For each LAG interface and for each interface that is not a member of a LAG, the command output includes:
The MTU (2180)
The unit number of the interface (0)
The port mode (trunk mode for interfaces that connect two switches, tagged-access mode for interfaces that connect to FCoE hosts)
The name of the VLAN in which the interface is a member (fcoe_vlan)
Verifying That FIP Snooping Is Enabled on the FCoE VLAN on FCoE Transit Switches TS1 and TS2 Access Interfaces
Purpose
Verify that FIP snooping is enabled on the FCoE VLAN access interfaces. FIP snooping is enabled only on the FCoE access interfaces, so it is enabled only on FCoE Transit Switches TS1 and TS2. FIP snooping is not enabled on MC-LAG Switches S1 and S2 because FIP snooping is done at the Transit Switch TS1 and TS2 FCoE access ports.
Action
List the port security configuration on FCoE Transit Switches TS1 and TS2 using the operational mode command show configuration ethernet-switching-options secure-access-port:
user@switch> show configuration ethernet-switching-options
secure-access-portinterface ae1.0 {
fcoe-trusted;
}
vlan fcoe_vlan {
examine-fip {
examine-vn2vn {
beacon-period 90000;
}
}
}Meaning
The show configuration ethernet-switching-options secure-access-port command lists port security information, including whether a port is trusted. The command output shows that:
LAG port ae1.0, which connects the FCoE transit switch to the MC-LAG switches, is configured as an FCoE trusted interface. FIP snooping is not performed on the member interfaces of the LAG (xe-0/0/25 and xe-0/0/26).
FIP snooping is enabled (examine-fip) on the FCoE VLAN (fcoe_vlan), the type of FIP snooping is VN2VN_Port FIP snooping (examine-vn2vn), and the beacon period is set to 90000 milliseconds. On Transit Switches TS1 and TS2, all interface members of the FCoE VLAN perform FIP snooping unless the interface is configured as FCoE trusted. On Transit Switches TS1 and TS2, interfaces xe-0/0/30, xe-0/0/31, xe-0/0/32, and xe-0/0/33 perform FIP snooping because they are not configured as FCoE trusted. The interface members of LAG ae1 (xe-0/0/25 and xe-0/0/26) do not perform FIP snooping because the LAG is configured as FCoE trusted.

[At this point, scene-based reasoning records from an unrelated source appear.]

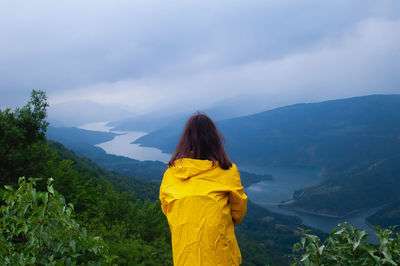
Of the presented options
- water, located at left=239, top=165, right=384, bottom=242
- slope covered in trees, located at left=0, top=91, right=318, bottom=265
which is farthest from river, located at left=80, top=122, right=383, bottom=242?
slope covered in trees, located at left=0, top=91, right=318, bottom=265

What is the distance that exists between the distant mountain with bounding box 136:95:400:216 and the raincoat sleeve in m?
45.5

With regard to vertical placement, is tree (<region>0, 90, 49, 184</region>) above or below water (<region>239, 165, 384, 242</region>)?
above

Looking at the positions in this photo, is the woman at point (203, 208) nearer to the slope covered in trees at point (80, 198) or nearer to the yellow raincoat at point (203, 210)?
the yellow raincoat at point (203, 210)

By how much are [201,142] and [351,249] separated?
103 cm

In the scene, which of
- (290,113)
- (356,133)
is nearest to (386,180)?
(356,133)

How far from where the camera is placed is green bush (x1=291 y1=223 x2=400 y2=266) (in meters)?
1.21

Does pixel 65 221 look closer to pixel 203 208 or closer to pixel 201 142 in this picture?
pixel 203 208

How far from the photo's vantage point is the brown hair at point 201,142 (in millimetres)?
1708

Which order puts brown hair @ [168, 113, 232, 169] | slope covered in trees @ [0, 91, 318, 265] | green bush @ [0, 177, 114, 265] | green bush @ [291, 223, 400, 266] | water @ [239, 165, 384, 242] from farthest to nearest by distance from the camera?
water @ [239, 165, 384, 242] → slope covered in trees @ [0, 91, 318, 265] → brown hair @ [168, 113, 232, 169] → green bush @ [0, 177, 114, 265] → green bush @ [291, 223, 400, 266]

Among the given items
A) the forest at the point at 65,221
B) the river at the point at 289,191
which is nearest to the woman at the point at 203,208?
the forest at the point at 65,221

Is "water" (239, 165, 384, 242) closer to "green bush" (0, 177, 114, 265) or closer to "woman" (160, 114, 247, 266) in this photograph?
"woman" (160, 114, 247, 266)

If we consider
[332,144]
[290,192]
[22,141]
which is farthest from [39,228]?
[332,144]

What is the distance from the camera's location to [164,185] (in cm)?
163

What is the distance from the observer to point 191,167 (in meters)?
1.53
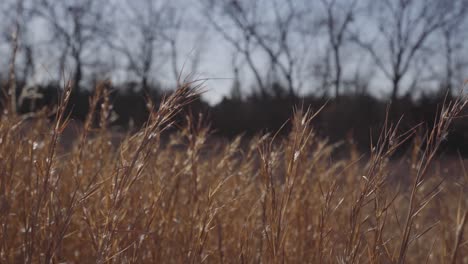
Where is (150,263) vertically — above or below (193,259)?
below

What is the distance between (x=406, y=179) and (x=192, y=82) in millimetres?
7207

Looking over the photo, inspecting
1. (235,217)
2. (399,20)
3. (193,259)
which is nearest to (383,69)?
(399,20)

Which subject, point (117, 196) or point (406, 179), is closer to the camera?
point (117, 196)

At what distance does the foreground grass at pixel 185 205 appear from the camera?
1224 mm

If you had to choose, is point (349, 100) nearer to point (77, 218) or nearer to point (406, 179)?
point (406, 179)

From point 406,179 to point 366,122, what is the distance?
2390 millimetres

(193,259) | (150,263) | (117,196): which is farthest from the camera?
(150,263)

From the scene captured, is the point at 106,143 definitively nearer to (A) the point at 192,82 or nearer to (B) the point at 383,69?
(A) the point at 192,82

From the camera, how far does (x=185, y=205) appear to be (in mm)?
2211

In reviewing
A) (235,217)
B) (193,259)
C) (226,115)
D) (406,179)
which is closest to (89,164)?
(235,217)

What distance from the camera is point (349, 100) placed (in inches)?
402

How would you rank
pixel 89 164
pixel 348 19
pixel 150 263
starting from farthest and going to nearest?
pixel 348 19, pixel 89 164, pixel 150 263

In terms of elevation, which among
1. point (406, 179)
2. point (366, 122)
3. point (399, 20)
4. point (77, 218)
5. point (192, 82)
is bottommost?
point (406, 179)

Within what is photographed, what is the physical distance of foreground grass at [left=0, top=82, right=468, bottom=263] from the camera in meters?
1.22
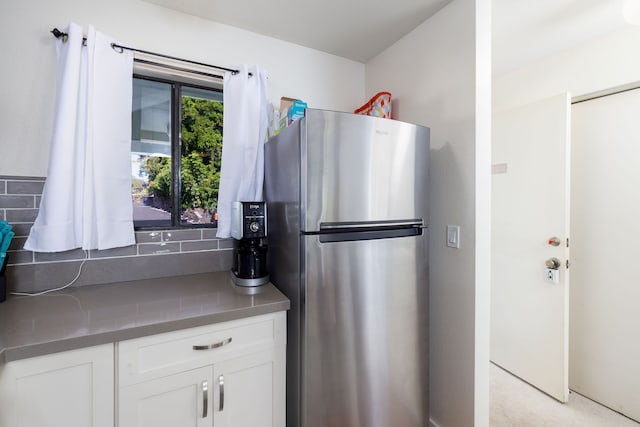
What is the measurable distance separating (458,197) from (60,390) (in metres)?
1.82

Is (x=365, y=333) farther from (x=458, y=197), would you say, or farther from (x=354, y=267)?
(x=458, y=197)

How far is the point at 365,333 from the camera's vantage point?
1312 mm

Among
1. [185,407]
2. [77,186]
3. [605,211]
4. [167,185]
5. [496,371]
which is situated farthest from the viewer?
[496,371]

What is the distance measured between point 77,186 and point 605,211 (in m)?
3.14

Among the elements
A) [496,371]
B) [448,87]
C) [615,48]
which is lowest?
[496,371]

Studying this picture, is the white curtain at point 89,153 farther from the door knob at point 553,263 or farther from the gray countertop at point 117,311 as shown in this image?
the door knob at point 553,263

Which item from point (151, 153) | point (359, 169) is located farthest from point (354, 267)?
point (151, 153)

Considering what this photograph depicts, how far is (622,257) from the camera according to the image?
183cm

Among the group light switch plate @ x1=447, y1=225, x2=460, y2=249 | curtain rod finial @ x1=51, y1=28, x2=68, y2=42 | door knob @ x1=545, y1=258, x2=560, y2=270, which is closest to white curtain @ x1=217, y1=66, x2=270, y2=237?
curtain rod finial @ x1=51, y1=28, x2=68, y2=42

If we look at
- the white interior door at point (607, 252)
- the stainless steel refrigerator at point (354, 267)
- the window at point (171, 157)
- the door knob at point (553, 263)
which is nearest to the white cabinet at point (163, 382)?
the stainless steel refrigerator at point (354, 267)

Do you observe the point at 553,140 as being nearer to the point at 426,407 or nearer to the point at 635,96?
the point at 635,96

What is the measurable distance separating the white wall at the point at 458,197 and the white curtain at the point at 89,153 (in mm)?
1682

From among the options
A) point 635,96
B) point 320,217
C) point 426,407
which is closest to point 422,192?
point 320,217

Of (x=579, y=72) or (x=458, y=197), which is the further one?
(x=579, y=72)
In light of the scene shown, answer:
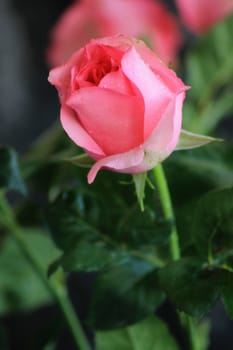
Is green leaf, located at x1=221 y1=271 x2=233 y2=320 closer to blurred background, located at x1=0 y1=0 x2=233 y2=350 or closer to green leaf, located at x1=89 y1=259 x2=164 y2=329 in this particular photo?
green leaf, located at x1=89 y1=259 x2=164 y2=329

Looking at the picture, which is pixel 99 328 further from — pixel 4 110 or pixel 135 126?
pixel 4 110

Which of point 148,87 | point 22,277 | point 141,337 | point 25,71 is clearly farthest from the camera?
point 25,71

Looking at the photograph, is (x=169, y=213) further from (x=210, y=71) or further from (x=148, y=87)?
(x=210, y=71)

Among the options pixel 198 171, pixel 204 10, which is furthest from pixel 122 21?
pixel 198 171

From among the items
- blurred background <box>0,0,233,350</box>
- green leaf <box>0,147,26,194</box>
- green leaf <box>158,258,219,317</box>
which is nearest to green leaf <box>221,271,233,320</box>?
green leaf <box>158,258,219,317</box>

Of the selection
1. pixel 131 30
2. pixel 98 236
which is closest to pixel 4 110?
pixel 131 30

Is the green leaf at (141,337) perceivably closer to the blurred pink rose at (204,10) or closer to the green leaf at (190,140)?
the green leaf at (190,140)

Verifying That the FIP Snooping Mode Is Correct on FCoE Transit Switches TS1 and TS2
Purpose
Verify that the FIP snooping mode is correct on the FCoE VLAN. FIP snooping is enabled only on the FCoE access interfaces, so it is enabled only on FCoE Transit Switches TS1 and TS2. FIP snooping is not enabled on MC-LAG Switches S1 and S2 because FIP snooping is done at the Transit Switch TS1 and TS2 FCoE access ports.
Action
List the FIP snooping configuration on FCoE Transit Switches TS1 and TS2 using the operational mode command show fip snooping brief:
user@switch> show fip snooping briefVLAN: fcoe_vlan, Mode: VN2VN Snooping FC-MAP: 0e:fd:00 …
The output has been truncated to show only the relevant information.
Meaning
The show fip snooping brief command lists FIP snooping information, including the FIP snooping VLAN and the FIP snooping mode. The command output shows that:
The VLAN on which FIP snooping is enabled is fcoe_vlan
The FIP snooping mode is VN2VN_Port FIP snooping (VN2VN Snooping)
Verifying That IGMP Snooping Is Disabled on the FCoE VLAN
Purpose
Verify that IGMP snooping is disabled on the FCoE VLAN on all four switches.
Action
List the IGMP snooping protocol information on each of the four switches using the show configuration protocols igmp-snooping command:
user@switch> show configuration protocols igmp-snoopingvlan fcoe_vlan {
disable;
}
Meaning
The show configuration protocols igmp-snooping command lists the IGMP snooping configuration for the VLANs configured on the switch. The command output shows that IGMP snooping is disabled on the FCoE VLAN (fcoe_vlan).